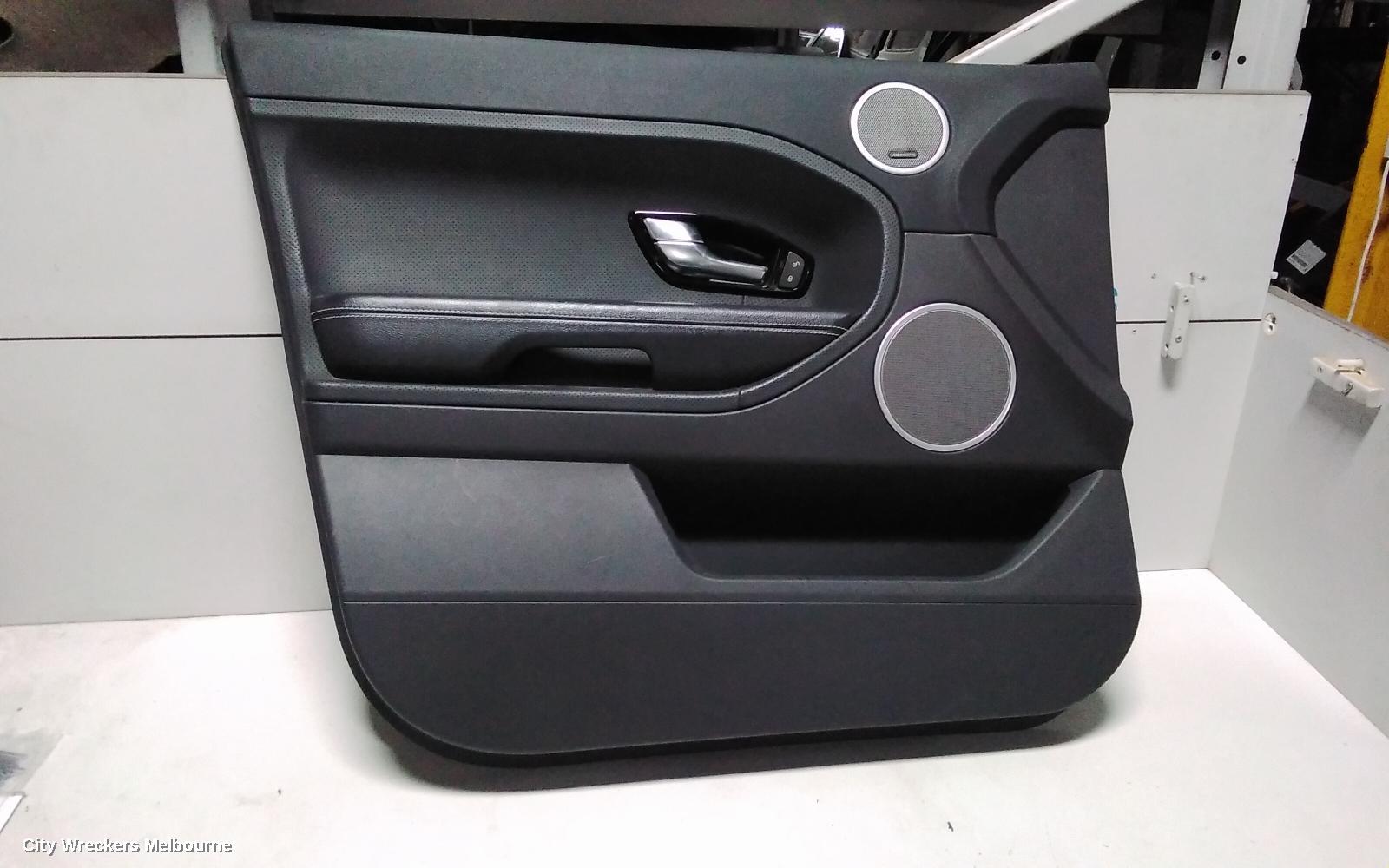 LAND ROVER RANGEROVER EVOQUE DOOR TRIM, LH FRONT, L538, 5DR WAGON, 11/2011 - 01/2019 - Image 2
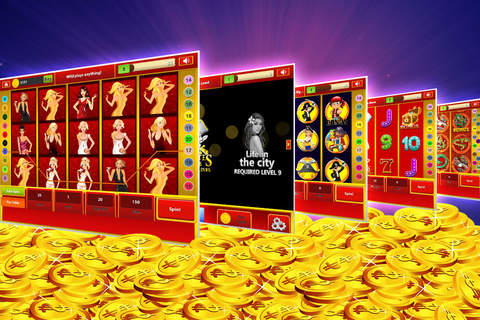 Casino Vintage Slots Pro - Old Vegas Free Slots Machines! screenshot 4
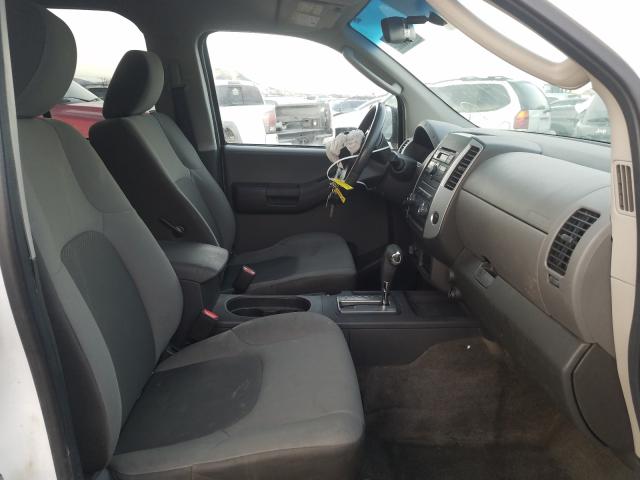2012 NISSAN XTERRA OFF 5N1AN0NW3CC508674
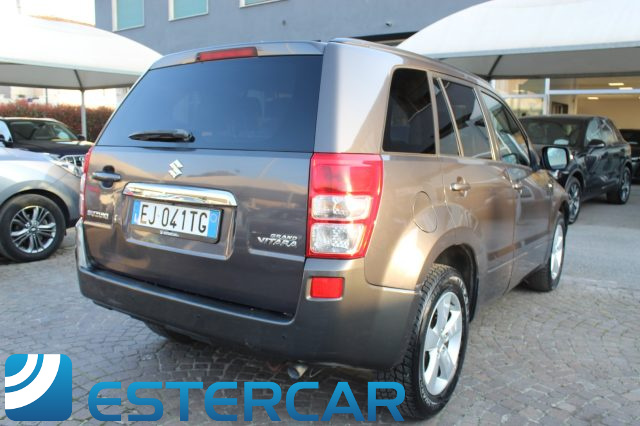 SUZUKI Grand Vitara usata, con Airbag
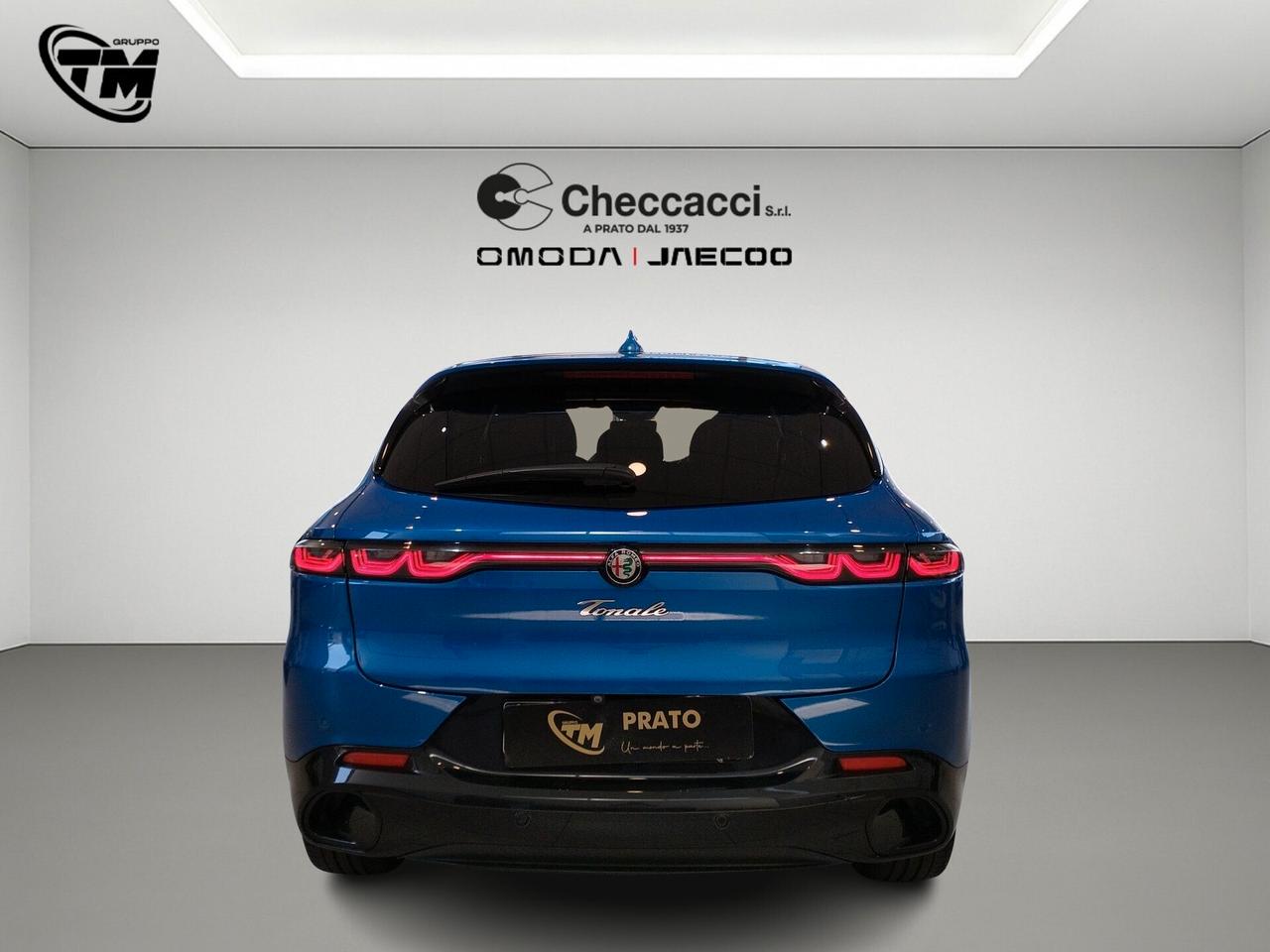 Alfa Romeo Tonale 1.5 hybrid Speciale 130cv tct7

Task to complete — Your output should consist solely of the lines from the line containing "SUZUKI Grand Vitara usata, con Airbag" through the last line of the entries, verbatim, minus any pictures.

Exercise solution —
 SUZUKI Grand Vitara usata, con Airbag
 Alfa Romeo Tonale 1.5 hybrid Speciale 130cv tct7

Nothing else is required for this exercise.